Skill Discipline: TDD (config/supervisor/tdd.md)
Read from disk by the Go TDD handler and appended to the prompt string on every TDD tool call. Not part of the always-on CLAUDE.md.
- Red: Write one test, one behavior. Run suite. Confirm it fails. If it passes, the test is wrong — return
fail. - Green: Write minimal code to pass. Nothing beyond what the test requires. Run suite. Confirm it passes. Fix code, not test.
- Refactor: Structure only, no new behavior. Tests must stay green after every change.
Gradual Ollama Migration
Start: Claude supervisor + worker (does everything itself).
Next: Claude delegates code generation to qwen3-coder-30b-tuned via LiteLLM, retains verification and judgment.
Later: More skills, more workers, model routing by task type.
No architectural changes required between stages — only config/models.yaml and supervisor/CLAUDE.md prompting strategy evolve.
Infrastructure
- Runs on: flamingo (daily driver, local filesystem access)

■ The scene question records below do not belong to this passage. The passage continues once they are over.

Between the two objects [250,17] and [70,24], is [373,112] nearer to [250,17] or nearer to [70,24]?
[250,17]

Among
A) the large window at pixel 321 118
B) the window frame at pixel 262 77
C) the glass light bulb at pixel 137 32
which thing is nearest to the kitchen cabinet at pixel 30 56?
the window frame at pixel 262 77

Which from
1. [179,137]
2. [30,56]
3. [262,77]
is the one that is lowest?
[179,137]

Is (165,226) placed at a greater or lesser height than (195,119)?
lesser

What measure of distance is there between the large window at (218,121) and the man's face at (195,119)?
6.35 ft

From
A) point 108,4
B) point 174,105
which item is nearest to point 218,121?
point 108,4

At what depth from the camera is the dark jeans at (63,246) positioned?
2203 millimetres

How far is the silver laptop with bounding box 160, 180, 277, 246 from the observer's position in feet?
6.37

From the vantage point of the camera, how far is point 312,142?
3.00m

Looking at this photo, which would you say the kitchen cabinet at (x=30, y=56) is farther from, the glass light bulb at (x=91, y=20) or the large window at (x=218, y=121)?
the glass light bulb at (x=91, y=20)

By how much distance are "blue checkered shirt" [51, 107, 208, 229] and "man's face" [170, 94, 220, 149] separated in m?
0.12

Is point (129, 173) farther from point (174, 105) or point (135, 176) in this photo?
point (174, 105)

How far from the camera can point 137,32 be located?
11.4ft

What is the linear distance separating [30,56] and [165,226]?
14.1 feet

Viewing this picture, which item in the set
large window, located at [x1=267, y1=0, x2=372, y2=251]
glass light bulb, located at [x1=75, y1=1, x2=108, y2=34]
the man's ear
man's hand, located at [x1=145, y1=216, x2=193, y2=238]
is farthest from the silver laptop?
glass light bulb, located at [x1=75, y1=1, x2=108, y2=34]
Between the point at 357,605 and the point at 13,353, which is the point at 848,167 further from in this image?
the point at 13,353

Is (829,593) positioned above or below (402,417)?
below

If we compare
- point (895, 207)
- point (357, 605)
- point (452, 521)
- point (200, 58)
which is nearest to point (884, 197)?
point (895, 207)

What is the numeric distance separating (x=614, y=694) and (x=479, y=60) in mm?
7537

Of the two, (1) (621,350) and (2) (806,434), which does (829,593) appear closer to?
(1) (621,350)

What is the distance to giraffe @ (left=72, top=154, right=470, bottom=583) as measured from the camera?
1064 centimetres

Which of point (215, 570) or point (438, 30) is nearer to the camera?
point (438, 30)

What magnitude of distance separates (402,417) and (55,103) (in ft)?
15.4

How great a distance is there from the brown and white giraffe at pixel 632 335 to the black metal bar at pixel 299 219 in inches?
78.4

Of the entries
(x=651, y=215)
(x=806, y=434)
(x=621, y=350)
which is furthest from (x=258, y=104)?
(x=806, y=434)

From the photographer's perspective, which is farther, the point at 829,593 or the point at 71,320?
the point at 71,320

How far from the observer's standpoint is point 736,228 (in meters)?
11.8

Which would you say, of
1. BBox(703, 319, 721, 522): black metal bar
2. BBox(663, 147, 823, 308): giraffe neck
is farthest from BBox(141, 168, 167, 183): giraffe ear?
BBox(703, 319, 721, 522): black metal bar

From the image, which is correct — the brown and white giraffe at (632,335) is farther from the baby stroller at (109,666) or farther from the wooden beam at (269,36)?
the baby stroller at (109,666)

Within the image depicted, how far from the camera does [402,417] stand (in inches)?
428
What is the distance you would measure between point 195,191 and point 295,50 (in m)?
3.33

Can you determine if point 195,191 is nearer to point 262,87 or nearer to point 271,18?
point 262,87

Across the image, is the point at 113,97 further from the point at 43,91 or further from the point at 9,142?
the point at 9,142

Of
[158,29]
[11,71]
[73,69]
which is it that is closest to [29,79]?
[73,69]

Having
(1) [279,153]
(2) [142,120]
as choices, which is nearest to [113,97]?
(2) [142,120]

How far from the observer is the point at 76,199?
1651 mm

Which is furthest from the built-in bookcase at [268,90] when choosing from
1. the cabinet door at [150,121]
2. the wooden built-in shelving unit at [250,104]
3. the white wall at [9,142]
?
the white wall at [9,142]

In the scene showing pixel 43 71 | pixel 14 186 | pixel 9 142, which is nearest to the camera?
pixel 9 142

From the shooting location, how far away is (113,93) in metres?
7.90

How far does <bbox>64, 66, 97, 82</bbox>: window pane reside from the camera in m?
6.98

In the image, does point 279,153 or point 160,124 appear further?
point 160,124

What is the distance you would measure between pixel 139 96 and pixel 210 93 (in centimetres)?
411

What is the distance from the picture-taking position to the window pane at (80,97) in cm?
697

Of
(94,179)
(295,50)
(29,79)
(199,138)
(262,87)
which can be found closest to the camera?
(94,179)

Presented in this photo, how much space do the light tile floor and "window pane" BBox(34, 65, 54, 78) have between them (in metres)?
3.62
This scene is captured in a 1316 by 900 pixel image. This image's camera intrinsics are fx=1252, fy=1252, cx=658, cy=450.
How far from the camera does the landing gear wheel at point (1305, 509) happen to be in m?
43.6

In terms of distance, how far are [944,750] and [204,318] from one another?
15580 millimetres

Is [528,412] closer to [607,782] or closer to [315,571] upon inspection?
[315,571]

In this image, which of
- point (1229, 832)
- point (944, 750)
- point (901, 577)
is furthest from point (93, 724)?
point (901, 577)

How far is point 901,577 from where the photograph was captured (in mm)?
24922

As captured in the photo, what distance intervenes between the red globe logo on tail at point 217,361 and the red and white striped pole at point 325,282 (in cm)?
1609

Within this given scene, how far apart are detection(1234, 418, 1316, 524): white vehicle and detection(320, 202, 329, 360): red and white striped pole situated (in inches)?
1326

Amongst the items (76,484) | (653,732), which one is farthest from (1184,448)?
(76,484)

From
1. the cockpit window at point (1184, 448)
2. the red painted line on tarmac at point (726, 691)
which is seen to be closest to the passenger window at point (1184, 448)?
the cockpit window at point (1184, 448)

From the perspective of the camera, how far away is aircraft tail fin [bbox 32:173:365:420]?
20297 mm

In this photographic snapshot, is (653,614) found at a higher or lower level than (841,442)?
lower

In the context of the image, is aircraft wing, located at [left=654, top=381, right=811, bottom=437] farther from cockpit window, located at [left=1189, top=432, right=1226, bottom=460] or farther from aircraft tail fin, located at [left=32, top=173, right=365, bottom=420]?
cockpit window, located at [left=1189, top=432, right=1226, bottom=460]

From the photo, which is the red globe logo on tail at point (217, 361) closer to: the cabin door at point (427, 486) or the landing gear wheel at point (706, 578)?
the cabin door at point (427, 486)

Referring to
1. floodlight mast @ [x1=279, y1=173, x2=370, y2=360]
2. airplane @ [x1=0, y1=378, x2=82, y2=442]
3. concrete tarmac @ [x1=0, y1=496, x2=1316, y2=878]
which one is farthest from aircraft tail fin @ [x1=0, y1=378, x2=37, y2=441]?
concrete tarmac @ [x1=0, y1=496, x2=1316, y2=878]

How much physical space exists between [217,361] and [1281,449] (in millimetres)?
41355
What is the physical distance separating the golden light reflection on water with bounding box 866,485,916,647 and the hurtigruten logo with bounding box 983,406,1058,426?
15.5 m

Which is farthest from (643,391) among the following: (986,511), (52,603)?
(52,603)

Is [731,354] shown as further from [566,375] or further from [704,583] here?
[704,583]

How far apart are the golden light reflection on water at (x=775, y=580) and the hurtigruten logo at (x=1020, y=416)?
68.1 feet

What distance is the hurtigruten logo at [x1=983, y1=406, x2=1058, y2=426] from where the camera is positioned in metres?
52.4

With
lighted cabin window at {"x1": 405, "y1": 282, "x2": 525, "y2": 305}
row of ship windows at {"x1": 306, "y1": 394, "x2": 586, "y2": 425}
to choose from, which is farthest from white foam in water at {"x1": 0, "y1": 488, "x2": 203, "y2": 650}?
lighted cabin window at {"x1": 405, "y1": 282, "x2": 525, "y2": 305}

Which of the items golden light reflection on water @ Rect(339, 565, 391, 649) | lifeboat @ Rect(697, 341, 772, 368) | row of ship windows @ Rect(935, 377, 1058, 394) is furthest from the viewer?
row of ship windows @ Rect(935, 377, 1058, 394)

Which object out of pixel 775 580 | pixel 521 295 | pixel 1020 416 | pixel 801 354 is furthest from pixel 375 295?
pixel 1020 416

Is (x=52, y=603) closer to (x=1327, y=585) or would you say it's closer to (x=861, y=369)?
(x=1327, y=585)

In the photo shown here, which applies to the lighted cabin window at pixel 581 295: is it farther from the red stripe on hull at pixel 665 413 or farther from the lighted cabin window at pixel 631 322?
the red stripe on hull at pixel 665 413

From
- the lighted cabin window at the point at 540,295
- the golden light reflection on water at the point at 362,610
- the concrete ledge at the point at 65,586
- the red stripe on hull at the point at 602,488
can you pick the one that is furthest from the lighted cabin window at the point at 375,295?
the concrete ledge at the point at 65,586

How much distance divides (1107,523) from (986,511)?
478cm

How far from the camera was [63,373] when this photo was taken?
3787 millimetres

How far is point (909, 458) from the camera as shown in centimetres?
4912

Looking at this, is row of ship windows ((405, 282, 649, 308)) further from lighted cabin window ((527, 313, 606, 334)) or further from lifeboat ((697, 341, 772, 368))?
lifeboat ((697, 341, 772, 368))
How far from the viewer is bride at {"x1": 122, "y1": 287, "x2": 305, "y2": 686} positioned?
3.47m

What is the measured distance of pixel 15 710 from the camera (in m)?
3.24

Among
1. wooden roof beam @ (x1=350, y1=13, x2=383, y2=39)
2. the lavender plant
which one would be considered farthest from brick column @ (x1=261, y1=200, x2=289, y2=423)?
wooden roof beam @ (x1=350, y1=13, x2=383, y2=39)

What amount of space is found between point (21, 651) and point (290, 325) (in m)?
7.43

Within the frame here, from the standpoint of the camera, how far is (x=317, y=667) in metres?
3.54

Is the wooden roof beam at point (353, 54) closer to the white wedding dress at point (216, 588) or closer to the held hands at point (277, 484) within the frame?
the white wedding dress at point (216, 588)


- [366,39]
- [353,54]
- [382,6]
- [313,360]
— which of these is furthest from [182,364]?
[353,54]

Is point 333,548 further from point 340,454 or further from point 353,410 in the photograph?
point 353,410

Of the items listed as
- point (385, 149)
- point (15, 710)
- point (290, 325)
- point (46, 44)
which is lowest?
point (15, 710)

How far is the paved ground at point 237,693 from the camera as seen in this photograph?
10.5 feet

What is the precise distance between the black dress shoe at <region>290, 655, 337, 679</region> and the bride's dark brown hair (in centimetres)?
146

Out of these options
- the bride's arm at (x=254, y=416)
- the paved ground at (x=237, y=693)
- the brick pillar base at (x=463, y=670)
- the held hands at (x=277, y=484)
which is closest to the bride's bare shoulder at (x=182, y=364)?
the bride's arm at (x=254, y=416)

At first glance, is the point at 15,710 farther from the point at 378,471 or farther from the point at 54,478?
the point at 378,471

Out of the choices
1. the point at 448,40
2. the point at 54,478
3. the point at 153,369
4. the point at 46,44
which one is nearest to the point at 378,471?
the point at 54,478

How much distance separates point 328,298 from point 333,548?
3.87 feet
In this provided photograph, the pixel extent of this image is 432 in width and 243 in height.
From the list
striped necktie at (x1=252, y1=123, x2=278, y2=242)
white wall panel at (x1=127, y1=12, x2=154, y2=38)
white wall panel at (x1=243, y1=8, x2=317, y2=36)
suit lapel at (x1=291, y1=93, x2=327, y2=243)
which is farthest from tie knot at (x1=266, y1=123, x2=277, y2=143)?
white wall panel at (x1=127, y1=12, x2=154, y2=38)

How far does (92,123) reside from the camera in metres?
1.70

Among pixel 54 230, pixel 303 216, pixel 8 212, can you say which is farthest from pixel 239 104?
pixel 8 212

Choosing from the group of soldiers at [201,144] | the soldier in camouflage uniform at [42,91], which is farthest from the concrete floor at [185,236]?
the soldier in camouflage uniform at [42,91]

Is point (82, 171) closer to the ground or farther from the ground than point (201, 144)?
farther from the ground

- LiteLLM gateway: iguana:4000 (Tailscale)
- MCP transport: HTTP/SSE
- Port: 3200 (default, configurable)
- Registered in:
.context/mcp.json→ propagated to all harnesses viatask context:sync
Deferred
- Generic phase engine (Option C): revisit when 4+ skills exist and shared phase shape is visible. Saved in project memory.
- Session registration: stateless for now, revisit if per-session context becomes valuable.
- Authentication: internal Tailscale network only for now.